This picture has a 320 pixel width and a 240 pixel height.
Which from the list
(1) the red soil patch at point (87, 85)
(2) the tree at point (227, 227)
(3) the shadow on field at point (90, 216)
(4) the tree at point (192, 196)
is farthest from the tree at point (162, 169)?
********
▶ _AIM OF THE EXERCISE_
Copy out all of the material above word for word, keeping each line as it stands.

▶ _TASK RESULT_
This picture has a 320 pixel width and a 240 pixel height.
Which from the list
(1) the red soil patch at point (87, 85)
(2) the tree at point (227, 227)
(3) the shadow on field at point (90, 216)
(4) the tree at point (192, 196)
is farthest from the tree at point (162, 169)?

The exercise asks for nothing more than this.